▶ _Work to complete_:
Would it be possible to quote, exactly and in full, the lines from the one with "order: Passeriformes" through the end of the entries below?
[Opening Material supplied section]
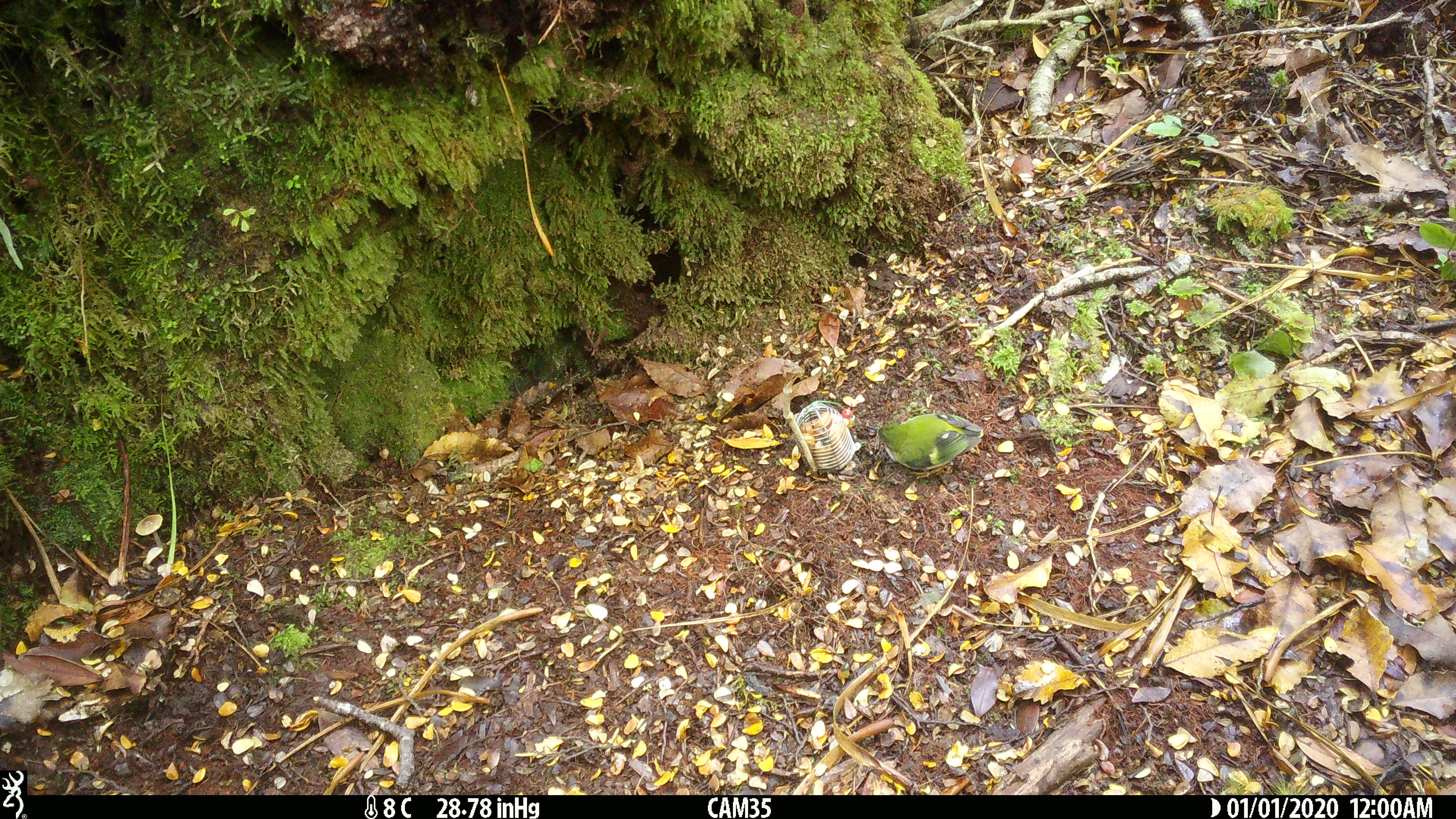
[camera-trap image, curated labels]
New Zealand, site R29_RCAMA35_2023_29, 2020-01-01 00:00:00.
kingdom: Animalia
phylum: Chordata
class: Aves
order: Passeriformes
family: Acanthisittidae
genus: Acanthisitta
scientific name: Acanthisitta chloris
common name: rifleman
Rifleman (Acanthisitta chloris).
[Closing Material supplied section]
▶ _Written response_:
order: Passeriformes
family: Acanthisittidae
genus: Acanthisitta
scientific name: Acanthisitta chloris
common name: rifleman
Rifleman (Acanthisitta chloris).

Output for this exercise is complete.